My version of Annularity sat rolled up on my guest bed for ages, until I realized it wasn’t going to get quilted that way. There are no Quilting Fairies, not that I know of. (Shucks.)
Where does quilting begin? It begins in the tortured anguished cry of “How am I going to quilt this thing?” an endeavor I described in this blog post titled Don’t Let the Process Overtake the Purpose— a terrifying something about careening off a mountain cliff sort of feeling. Yep. That’s how it starts…or doesn’t. But finally, using some advice I’d been given at QuiltCon, I started drawing and drawing (above). It got me through the center.
Then the outer ring of colors. I opened any random artsy book in my house, pulling up the one from an exhibit of Japanese screens from the Smithsonian, which prompted those bold ribbon designs in the upper right, which looked to me like the ribbons at the end of a piñata.
No.
But that same book gave me the idea to think of those shapes as fans, and to fill in the design as if someone had opened one of those and was showing me the designs.

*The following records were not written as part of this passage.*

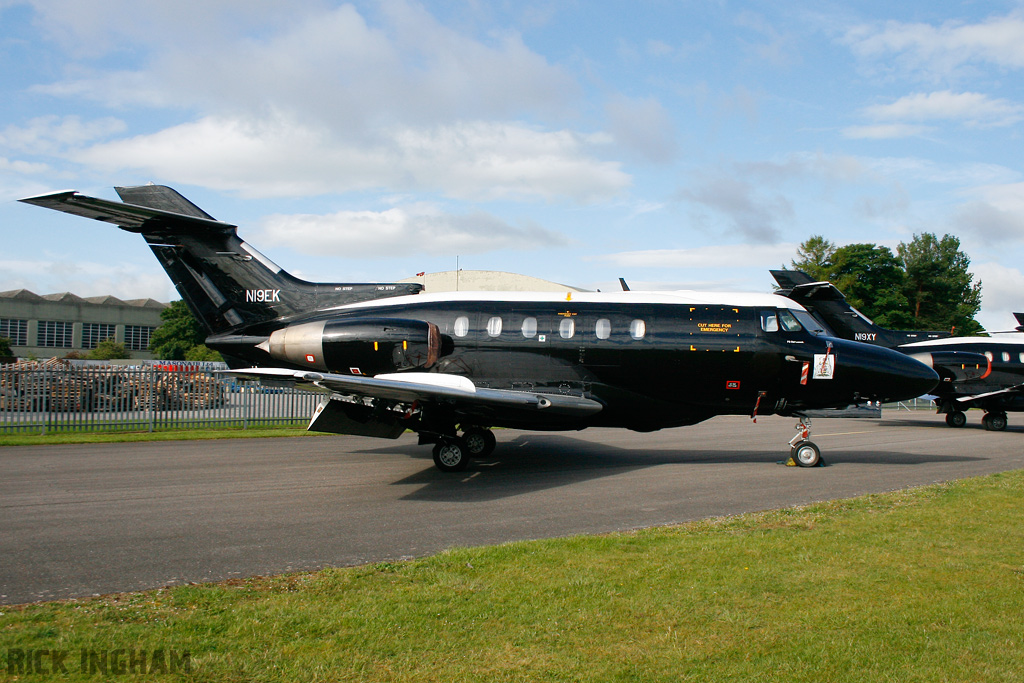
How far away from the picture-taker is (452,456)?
1298 cm

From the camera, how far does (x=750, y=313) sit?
1404 centimetres

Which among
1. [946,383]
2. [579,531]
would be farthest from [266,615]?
Answer: [946,383]

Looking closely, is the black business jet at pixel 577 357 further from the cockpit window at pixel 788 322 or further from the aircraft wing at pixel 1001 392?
the aircraft wing at pixel 1001 392

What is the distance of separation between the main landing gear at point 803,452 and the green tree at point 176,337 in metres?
88.4

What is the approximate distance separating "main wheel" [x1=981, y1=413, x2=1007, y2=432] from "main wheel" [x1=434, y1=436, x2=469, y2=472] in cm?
2244

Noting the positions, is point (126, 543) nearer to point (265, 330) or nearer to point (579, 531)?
point (579, 531)

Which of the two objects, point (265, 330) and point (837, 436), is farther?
point (837, 436)

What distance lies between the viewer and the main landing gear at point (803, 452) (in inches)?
552

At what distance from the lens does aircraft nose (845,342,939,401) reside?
1371 centimetres

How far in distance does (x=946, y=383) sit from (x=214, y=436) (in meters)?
25.5

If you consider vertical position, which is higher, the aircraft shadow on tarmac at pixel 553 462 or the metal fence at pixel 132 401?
the metal fence at pixel 132 401

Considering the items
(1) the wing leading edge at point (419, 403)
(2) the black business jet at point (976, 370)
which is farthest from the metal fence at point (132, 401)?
(2) the black business jet at point (976, 370)

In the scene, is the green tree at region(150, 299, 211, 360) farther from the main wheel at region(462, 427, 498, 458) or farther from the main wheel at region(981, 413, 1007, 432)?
the main wheel at region(981, 413, 1007, 432)

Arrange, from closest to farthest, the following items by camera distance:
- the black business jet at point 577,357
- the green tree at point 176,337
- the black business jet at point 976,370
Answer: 1. the black business jet at point 577,357
2. the black business jet at point 976,370
3. the green tree at point 176,337
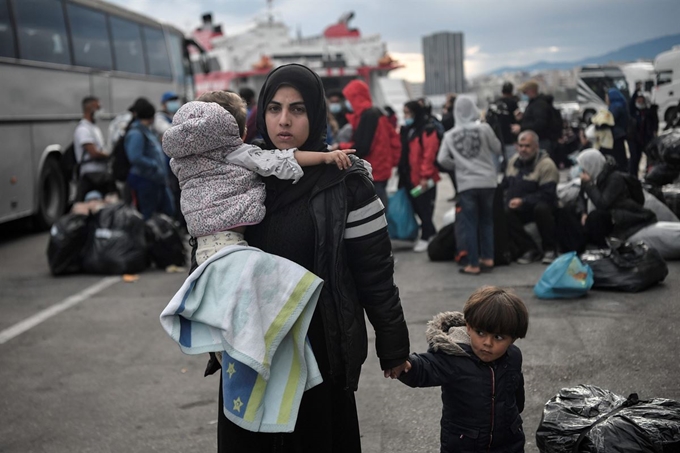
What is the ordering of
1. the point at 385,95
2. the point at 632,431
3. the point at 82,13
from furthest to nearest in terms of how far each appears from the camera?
the point at 385,95 < the point at 82,13 < the point at 632,431

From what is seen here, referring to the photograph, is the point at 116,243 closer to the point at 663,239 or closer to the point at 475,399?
the point at 663,239

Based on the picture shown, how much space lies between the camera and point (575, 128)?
68.9 feet

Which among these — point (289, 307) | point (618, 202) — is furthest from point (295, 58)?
point (289, 307)

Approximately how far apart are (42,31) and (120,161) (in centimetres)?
425

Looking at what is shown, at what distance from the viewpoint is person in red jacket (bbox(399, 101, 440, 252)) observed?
32.1ft

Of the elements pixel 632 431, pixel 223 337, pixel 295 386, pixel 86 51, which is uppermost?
pixel 86 51

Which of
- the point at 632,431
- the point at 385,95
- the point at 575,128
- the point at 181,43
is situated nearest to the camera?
the point at 632,431

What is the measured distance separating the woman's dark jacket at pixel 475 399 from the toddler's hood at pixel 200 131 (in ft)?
3.73

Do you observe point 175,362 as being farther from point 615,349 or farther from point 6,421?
point 615,349

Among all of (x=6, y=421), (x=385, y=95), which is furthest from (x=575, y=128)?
(x=6, y=421)

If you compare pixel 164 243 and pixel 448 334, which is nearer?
pixel 448 334

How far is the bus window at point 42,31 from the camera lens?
477 inches

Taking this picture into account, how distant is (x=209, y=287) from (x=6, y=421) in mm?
2921

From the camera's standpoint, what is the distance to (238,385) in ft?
8.55
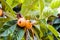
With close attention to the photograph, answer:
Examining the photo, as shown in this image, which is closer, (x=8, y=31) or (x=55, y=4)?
(x=8, y=31)

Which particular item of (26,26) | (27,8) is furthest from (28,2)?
(26,26)

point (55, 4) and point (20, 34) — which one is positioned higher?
point (55, 4)

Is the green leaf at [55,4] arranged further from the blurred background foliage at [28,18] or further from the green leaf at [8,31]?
the green leaf at [8,31]

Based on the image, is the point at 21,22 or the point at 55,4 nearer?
the point at 21,22

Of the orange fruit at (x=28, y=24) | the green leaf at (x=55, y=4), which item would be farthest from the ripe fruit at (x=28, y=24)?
the green leaf at (x=55, y=4)

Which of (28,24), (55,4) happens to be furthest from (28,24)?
(55,4)

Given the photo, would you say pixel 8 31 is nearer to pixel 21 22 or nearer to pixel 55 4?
pixel 21 22

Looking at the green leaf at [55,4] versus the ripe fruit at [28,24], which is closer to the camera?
the ripe fruit at [28,24]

It became easier to visualize the design that way.
Am I 100% thrilled with this? No, but I am 100% happy that I’ve figured it out enough to get the quilt quilted, knowing — again — the truth in that old slogan I repeat to myself more than once a day: The Perfect is the Enemy of the Good. (or Done.)
I had purchased a number of spools of Superior Thread’s Magnifico, which is my go-to thread for quilting. It lays down a lovely, slightly thicker, line of thread, but it doesn’t sit on top of the quilt like some thicker threads. I’m always trying to match the thread well, taking photos of the colors to keep myself on target.

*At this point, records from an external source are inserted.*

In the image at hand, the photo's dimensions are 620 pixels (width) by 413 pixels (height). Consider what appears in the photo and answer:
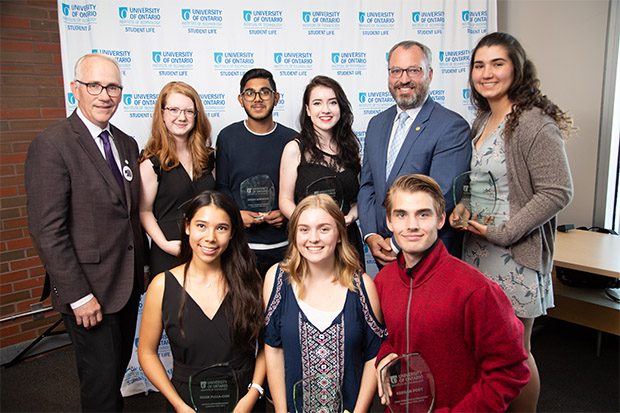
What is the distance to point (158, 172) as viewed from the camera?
2.41m

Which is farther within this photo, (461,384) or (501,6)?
(501,6)

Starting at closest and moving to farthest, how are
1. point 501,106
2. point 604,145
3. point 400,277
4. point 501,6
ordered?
point 400,277
point 501,106
point 604,145
point 501,6

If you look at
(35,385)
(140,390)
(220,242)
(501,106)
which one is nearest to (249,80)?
(220,242)

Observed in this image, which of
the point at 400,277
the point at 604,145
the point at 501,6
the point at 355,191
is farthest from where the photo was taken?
the point at 501,6

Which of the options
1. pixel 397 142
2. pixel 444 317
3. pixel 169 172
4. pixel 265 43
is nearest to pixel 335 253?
pixel 444 317

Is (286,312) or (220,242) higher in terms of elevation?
(220,242)

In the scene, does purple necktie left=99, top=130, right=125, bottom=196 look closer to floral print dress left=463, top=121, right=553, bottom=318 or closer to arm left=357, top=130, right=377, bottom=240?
arm left=357, top=130, right=377, bottom=240

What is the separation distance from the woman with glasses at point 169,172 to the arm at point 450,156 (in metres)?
1.27

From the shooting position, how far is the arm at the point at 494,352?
152 cm

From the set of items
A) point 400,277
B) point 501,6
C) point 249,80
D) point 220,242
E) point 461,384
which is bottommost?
point 461,384

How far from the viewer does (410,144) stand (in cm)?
235

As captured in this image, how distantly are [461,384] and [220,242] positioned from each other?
1.11 meters

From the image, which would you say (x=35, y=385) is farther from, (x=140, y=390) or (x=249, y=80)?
(x=249, y=80)

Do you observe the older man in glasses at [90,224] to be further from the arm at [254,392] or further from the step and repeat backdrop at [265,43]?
the step and repeat backdrop at [265,43]
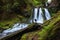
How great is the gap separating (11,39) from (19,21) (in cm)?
780

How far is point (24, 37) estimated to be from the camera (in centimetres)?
599

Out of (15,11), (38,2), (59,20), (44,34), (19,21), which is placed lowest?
(44,34)

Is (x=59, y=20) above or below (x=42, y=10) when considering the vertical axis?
below

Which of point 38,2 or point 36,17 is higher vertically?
point 38,2

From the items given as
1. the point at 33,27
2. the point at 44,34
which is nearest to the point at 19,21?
the point at 33,27

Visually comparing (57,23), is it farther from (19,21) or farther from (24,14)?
(24,14)

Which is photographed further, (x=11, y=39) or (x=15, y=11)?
(x=15, y=11)

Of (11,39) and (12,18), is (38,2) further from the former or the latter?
(11,39)

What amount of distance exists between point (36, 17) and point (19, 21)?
242 cm

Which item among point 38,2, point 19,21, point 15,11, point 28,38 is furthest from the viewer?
point 38,2

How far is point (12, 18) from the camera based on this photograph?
14.5 m

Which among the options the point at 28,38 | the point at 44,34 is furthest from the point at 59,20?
the point at 28,38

So I wouldn’t get discouraged over taking this in small bites, I took a photo at the end of each quilting session, threw it into my Snapseed app on my phone and labeled the date and the progress. Above is the first grouping.
It was celebration once I quilted out of the reds into the yellow, which you can see happened last week.
Here’s where I am now. I’ve got to take a break for a while (some traveling and family stuff), but look forward to getting back at it. The dark outer quadrants have already been planned, mostly quilted in black thread, letting them recede away from the rainbow of colors.